Lower oil earnings will hurt any national response of lockdown to coronavirus as a rash of new cases reveal the country’s poor preparedness to deal with a pandemic that has claimed thousands of lives.

It is easy to see why the economy is vulnerable. More than 90 percent of Nigeria’s foreign exchange earnings are from crude oil and gas. Oil is also the major driver of accretion to the foreign reserves. But the price of oil has been tumbling, hitting an all-time low of $25 per barrel last week.

Although the dramatic dip in oil price is not entirely caused by the coronavirus pandemic, the demand for Nigeria’s oil and gas has reduced significantly. China is the world’s second-largest consumer of oil and its demand for oil alone has reduced by 20 percent.

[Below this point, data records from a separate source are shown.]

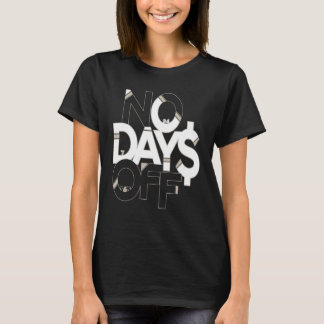 No Days Off Bekleidung & Ausrüstung Hellbraun & We T-Shirt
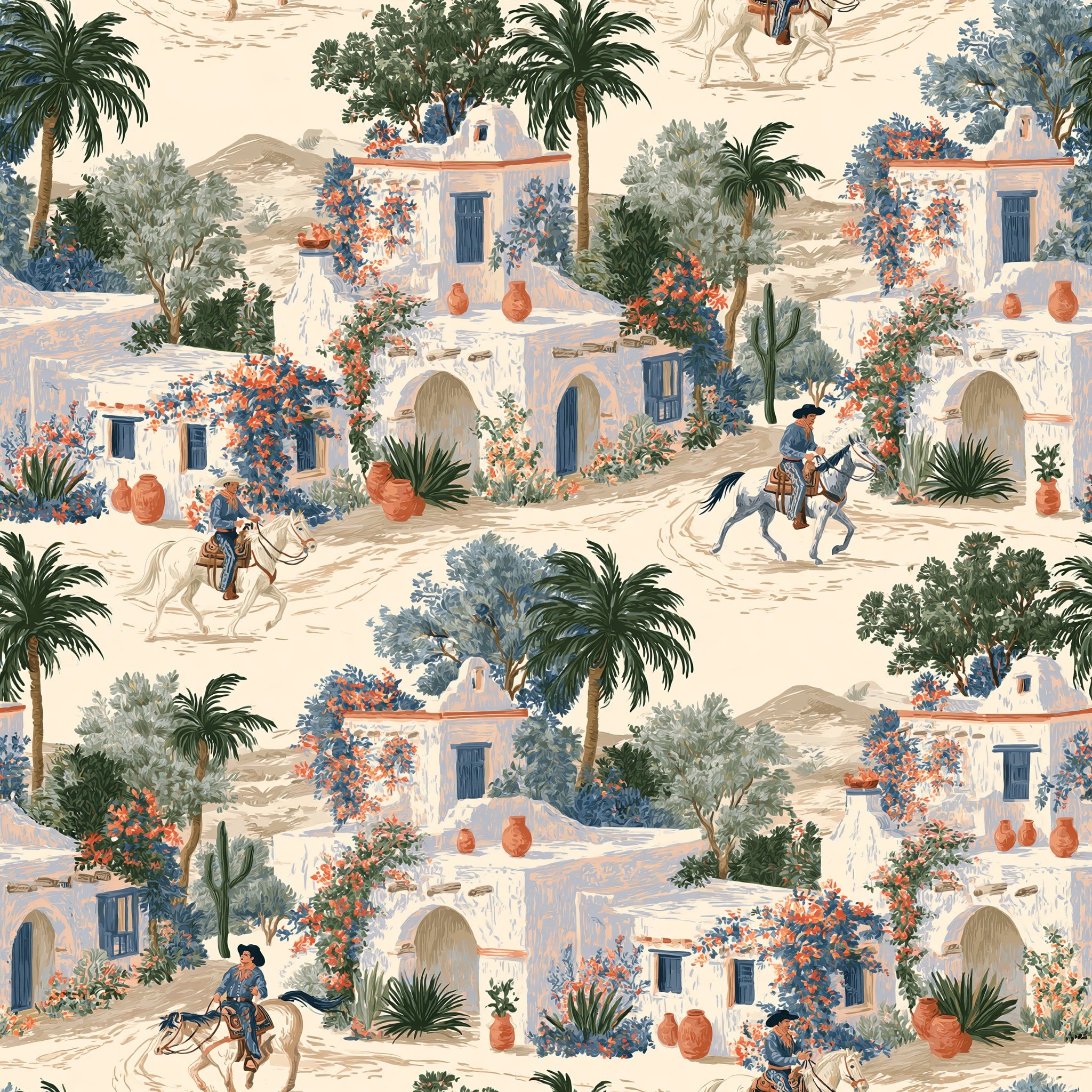 Bougainvillea Settlement — wallpaper pattern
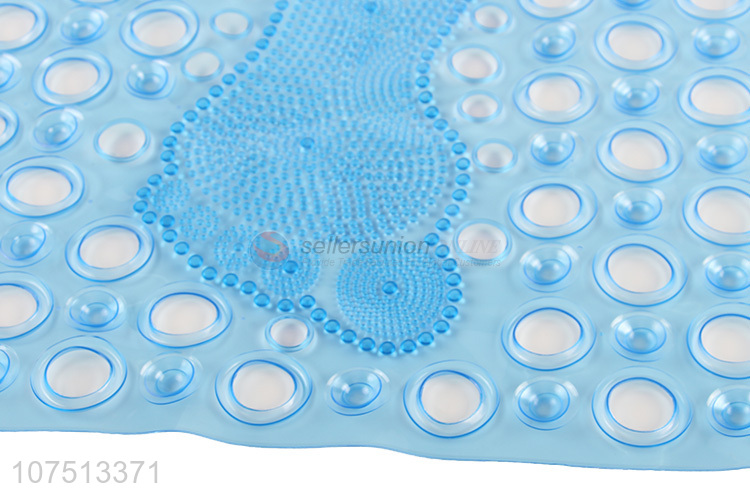 Wholesale price feet design anti slip bath mat pvc shower mat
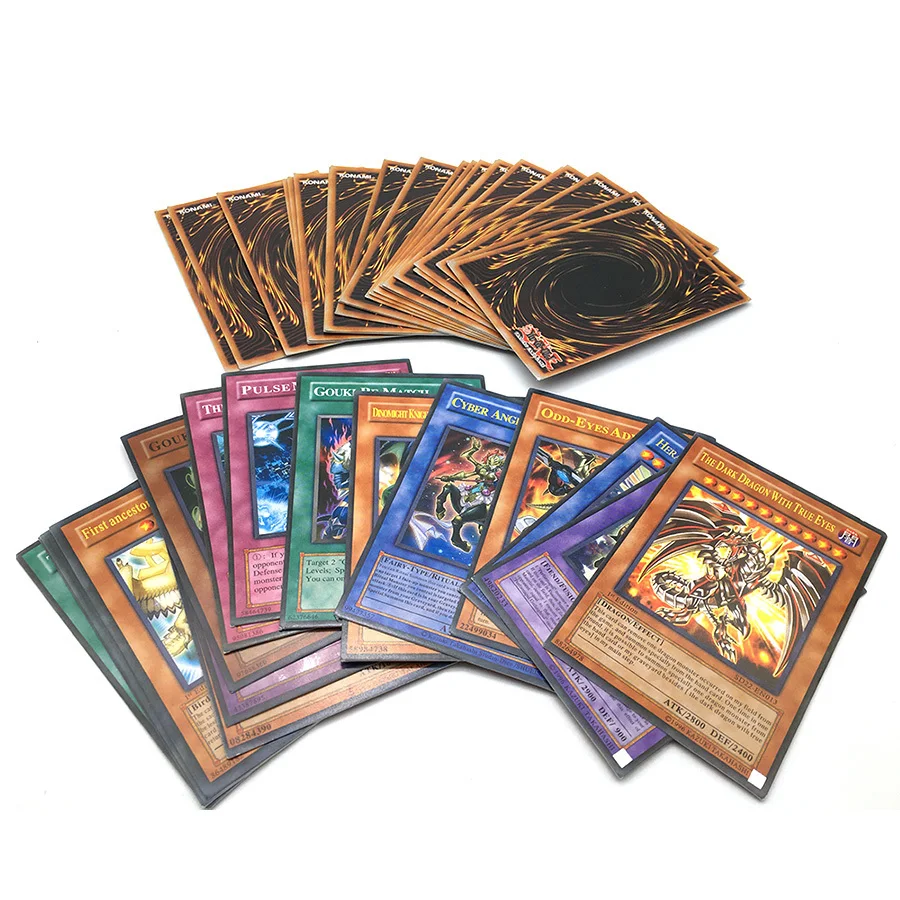 Gi Oh странная флеш-карта игра Yu Gi Oh карты, бумажные игрушки для детей девочек детская серия Yu Gi Oh рождественские открытки с подарочной коробкой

Last week, Nigeria’s external reserves fell below $36 billion, touching its lowest levels in 29 months. The reserve which shows the country’s ability to weather external shocks dropped to $35.9 billion from a $36.02 billion level on Tuesday, 17 March, according to Central Bank data.

States in a dilemma
States are also in a similar quandary. Most economists have said the lack of a coherent and special social protection initiative specifically to deal with the individual economic challenges of Nigerians may work against the fight against the spread of the infection.

Data compiled by BusinessDay show that state governments on the average rely on allocations from the federation account (FAAC) for virtually 86 percent of their revenue, a pointer to how vulnerable their finances would be in the wake of the current collapse in oil prices.

A decline in the revenue from oil would invariably mean that state governments would have less to spend.